Instruction: Copy each of the following records word for word, keeping every line as it is.

Provided records:

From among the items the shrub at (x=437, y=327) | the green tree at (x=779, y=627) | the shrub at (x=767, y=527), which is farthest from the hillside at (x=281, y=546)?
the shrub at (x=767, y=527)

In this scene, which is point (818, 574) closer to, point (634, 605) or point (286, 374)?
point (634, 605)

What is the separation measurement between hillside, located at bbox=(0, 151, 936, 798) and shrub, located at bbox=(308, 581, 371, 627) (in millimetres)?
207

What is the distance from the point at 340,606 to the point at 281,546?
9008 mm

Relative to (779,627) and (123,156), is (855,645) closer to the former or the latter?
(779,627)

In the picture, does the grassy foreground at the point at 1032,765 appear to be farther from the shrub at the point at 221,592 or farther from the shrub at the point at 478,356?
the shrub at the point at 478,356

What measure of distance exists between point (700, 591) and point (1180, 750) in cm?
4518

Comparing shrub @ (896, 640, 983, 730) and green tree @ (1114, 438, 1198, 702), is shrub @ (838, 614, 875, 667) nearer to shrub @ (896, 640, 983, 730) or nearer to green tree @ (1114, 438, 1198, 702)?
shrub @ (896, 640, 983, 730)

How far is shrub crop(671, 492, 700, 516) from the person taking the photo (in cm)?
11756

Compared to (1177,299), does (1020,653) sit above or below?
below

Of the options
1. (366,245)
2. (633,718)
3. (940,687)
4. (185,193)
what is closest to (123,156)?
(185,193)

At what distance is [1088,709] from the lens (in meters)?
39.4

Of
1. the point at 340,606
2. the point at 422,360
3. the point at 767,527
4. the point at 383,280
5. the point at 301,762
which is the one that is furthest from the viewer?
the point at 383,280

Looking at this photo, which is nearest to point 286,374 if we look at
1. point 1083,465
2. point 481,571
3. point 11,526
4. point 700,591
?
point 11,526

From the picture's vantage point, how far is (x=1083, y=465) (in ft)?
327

Reply to the task:
From among the items the shrub at (x=437, y=327) | the green tree at (x=779, y=627) | the shrub at (x=767, y=527), which is farthest from the hillside at (x=281, y=546)?
the shrub at (x=767, y=527)

In this scene, which is point (818, 574) closer to, point (634, 605) or point (286, 374)?
point (634, 605)

What is the separation measurement between hillside, located at bbox=(0, 151, 936, 798) and shrub, located at bbox=(308, 581, 371, 627) (in millimetres)?
207

What is the distance from the point at 340,606 to the point at 281,546?
9008 mm

Relative to (779,627) and (123,156), is (855,645) closer to the former or the latter?
(779,627)

In the picture, does the grassy foreground at the point at 1032,765 appear to be farther from the shrub at the point at 221,592 or farther from the shrub at the point at 478,356?
the shrub at the point at 478,356

What measure of distance exists between point (700, 591) and point (1180, 750) in cm?
4518

Comparing shrub @ (896, 640, 983, 730) and green tree @ (1114, 438, 1198, 702), is shrub @ (838, 614, 875, 667) nearer to shrub @ (896, 640, 983, 730) or nearer to green tree @ (1114, 438, 1198, 702)?
shrub @ (896, 640, 983, 730)

How far is shrub crop(671, 492, 700, 516) from the person taking the photo (in cm)?
11756

Compared to (1177,299), does (1020,653) sit above or below?
below

Of the options
1. (366,245)
2. (633,718)
3. (940,687)
4. (185,193)
what is closest to (123,156)?
(185,193)

At what distance is [1088,709] from the lens (in meters)?
39.4

Of
1. the point at 340,606
2. the point at 422,360
3. the point at 767,527
4. the point at 383,280
5. the point at 301,762
which is the one that is furthest from the viewer?
the point at 383,280

Looking at this photo, which is nearest to point 286,374 if we look at
1. point 1083,465
2. point 481,571
3. point 11,526
4. point 700,591
?
point 11,526

From the picture's vantage point, how far is (x=1083, y=465) (in ft)?
327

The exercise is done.